The last section of the book primarily concerns itself with character sketches of Kohler's mother, father, and aunt. Kohler, at the young age of twelve, has to deal with his father's crippling arthritis, and his mother's dissolution from alcohol addiction. Kohler reveals his childhood disillusionment led him to reject poetry for the study of history.

== Characters ==
- William Frederick Kohler
- Martha Kohler
- Carl Kohler
- Adolf Kohler
- Margaret Phelps Kohler (Feeney/Finney)
- Frederick Karl Kohler
- Uncle Balt
- Auntie
- Gran
- Magus Tabor
- Charles Culp
- Tomasso Governali
- Walter Henry Herschel
- Oscar Planmantee
- Larry Lacelli
- Susu
- Lou
- Ruth/Rue

==Publication history==

The novel was originally contracted to Boston publisher Ticknor and Fields, but they changed their mind upon the book's completion in 1993. Dalkey Archive Press asked to publish it, but Gass's agent sold it instead to Knopf. After they let it go out of print a few years later, Dalkey reissued it in paperback. During its long gestation, sections of the novel appeared in various literary journals and magazines prior to the novel's publication.
- “We Have Not Lived the Right Life” (New American Review, 1969)
- “The Cost of Everything” (Fiction, 1972)
- “Mad Meg” (Iowa Review, 1976)
- “Koh Whistles Up a Wind” (Tri-Quarterly, 1977)
- “Susu, I Approach You in My Dreams” (Tri-Quarterly, 1978)
- “August Bees” (Delta, 1979)
- “The Old Folks” (Best American Short Stories, 1980)
- “Why Windows are Important to Me” (Tri-Quarterly, 1982)
- “Uncle Balt and the Nature of Being” (The Pushcart Prize, 1982)
- “Culp” (Grand Street, Summer 1984)
- “The Sunday Drive” (Esquire, August 1984)
- “Family Album” (River Styx, 1986)
- “The First Winter of My Married Life” (New Territory: Contemporary Indiana Fiction, 1990)
- "Sweets" (Review of Contemporary Fiction, Fall 1991)
- "Sweet Things" (Harper's, February 1992)

==Critical reception==

Gass received the American Book Award for The Tunnel in 1996. Steven Moore claimed that it was "a stupendous achievement and obviously one of the greatest novels of the century." Michael Silverblatt of the Los Angeles Times wrote in his review of the novel: "A bleak, black book, it engenders awe and despair. I have read it in its entirety 4½ times, each time finding its resonance and beauty so great as to demand another reading. As I read, I found myself devastated by the thoroughness of the book's annihilating sensibility and revived by the beauty of its language, the complexity of its design, the melancholy, horror and stoic sympathy in its rendering of what we used to call the human condition." In his review of the novel in the New York Times Christopher Lehmann-Haupt wrote: "So why, given the considerable grimness of The Tunnel, does the reader still track its endless coils of prose? For the lyrical set pieces, for one thing; the haunting evocations of a small-town childhood so sensually rich in detail that the prose is sometimes hypnotic. But more compelling still is the tension Mr. Gass has created between literary art for its own sake and transcendent psychological truth."

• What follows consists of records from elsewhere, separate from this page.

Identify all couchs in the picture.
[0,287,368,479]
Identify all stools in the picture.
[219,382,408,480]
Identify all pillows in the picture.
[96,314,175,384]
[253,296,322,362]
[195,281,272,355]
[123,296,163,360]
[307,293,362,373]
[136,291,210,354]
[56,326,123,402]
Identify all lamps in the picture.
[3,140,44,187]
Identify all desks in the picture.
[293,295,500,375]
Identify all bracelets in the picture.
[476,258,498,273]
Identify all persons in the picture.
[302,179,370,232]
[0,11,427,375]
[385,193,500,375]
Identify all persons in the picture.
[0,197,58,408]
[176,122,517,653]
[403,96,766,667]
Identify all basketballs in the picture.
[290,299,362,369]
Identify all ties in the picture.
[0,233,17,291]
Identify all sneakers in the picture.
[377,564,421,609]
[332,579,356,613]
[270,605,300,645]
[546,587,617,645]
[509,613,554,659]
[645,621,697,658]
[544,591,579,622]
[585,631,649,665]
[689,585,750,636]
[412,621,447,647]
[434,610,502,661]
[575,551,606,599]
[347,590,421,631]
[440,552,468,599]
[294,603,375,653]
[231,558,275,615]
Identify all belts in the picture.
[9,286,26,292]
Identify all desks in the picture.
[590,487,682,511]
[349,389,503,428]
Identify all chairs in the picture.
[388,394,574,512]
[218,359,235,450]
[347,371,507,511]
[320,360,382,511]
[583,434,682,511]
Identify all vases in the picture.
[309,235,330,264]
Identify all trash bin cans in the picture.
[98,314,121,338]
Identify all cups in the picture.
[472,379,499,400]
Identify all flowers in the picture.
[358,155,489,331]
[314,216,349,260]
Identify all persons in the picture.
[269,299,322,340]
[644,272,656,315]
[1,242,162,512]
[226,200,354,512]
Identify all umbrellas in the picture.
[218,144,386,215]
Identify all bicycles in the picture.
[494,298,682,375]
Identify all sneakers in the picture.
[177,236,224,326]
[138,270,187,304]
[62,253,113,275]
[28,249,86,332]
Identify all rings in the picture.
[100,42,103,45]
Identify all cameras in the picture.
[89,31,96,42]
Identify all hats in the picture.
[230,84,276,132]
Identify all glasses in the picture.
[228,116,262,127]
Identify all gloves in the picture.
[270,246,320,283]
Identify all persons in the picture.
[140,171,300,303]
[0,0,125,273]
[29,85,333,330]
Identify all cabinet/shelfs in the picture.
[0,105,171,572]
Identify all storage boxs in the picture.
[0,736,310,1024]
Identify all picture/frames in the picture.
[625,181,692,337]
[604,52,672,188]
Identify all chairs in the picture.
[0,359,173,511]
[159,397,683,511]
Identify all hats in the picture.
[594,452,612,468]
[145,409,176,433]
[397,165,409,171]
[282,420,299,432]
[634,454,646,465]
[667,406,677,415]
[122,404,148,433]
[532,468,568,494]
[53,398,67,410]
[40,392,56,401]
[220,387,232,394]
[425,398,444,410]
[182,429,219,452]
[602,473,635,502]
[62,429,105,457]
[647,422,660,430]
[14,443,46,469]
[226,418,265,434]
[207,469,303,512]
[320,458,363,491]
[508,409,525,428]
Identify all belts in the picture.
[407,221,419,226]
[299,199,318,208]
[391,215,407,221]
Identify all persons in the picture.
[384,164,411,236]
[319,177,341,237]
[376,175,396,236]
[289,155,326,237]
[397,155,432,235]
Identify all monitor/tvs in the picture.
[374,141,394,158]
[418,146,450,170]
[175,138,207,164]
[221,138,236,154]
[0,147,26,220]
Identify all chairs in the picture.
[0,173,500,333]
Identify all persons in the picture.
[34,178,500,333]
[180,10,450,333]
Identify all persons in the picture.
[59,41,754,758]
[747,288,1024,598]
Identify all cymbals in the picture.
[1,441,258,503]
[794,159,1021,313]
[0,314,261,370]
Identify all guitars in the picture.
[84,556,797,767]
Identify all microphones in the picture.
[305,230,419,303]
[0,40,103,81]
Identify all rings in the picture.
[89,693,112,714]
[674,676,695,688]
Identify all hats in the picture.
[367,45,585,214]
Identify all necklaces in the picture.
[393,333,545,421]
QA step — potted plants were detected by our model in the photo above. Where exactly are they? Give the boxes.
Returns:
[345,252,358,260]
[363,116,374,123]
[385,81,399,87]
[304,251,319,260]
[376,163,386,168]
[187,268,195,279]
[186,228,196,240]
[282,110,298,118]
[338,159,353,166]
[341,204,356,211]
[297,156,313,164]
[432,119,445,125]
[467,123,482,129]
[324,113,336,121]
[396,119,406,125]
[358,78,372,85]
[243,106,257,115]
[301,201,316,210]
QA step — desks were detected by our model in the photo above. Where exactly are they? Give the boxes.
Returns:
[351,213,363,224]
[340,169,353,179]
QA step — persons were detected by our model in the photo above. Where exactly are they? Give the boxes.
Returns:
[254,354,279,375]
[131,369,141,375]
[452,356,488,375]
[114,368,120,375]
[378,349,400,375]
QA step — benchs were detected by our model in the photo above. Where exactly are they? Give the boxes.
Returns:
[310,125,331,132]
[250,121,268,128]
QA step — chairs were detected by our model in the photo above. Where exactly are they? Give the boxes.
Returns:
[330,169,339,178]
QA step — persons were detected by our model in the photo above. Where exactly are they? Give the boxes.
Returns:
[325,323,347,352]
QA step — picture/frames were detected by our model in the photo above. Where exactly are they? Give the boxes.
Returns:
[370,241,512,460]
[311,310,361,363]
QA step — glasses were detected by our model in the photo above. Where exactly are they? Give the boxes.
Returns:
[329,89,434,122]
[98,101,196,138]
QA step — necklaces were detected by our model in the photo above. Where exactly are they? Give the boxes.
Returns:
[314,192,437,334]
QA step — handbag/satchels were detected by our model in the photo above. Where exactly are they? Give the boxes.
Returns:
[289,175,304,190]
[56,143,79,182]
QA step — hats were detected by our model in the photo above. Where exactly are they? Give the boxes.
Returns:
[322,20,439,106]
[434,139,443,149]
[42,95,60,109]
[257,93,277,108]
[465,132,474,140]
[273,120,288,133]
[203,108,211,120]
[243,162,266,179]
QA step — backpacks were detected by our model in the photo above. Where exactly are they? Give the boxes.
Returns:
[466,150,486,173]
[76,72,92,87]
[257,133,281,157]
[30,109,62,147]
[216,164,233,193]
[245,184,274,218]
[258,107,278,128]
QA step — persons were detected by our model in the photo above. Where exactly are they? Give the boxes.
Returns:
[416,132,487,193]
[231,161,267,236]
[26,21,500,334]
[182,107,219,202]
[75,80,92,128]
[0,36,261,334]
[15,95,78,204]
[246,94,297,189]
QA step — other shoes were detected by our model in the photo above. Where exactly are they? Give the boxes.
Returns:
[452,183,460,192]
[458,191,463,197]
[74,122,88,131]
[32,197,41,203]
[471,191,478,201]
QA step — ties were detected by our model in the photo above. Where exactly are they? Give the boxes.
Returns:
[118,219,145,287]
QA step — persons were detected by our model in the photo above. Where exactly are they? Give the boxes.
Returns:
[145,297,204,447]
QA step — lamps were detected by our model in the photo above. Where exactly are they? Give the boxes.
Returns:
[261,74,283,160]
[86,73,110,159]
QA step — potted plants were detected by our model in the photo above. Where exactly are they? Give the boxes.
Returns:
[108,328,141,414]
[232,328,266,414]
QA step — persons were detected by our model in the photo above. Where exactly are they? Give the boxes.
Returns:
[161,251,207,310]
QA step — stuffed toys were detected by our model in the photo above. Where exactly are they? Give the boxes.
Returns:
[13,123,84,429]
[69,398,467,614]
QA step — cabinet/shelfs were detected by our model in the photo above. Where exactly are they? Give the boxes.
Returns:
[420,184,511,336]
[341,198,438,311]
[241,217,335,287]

Robert Alter in his review of the book in The New Republic wrote: "Some may seize on it as a postmodern masterpiece, but it is a bloated monster of a book. [...] The bloat is a consequence of sheer adipose verbosity and an unremitting condition of moral and intellectual flatulence. [...] The abjection of (Gass') hero seems less lived than written. It is an act of ventriloquism: behind the repulsive, potentially fascist narrator stands his critic, the novelist, presumably committed to humane, democratic values. But those values are nowhere intimated in the book, and what emerges is a kind of inadvertent complicity between author and protagonist. The supposedly critical novel becomes an enactment of bad faith." Robert Kelly wrote in the New York Times Book Review that "[i]t will be years before we know what to make of it."

Three years after publication of the novel, Steven G. Kellman and Irving Malin published a collection of critical essays entitled Into "The Tunnel": Readings of Gass's Novel (University of Delaware Press, 1998), which includes an interview with Gass.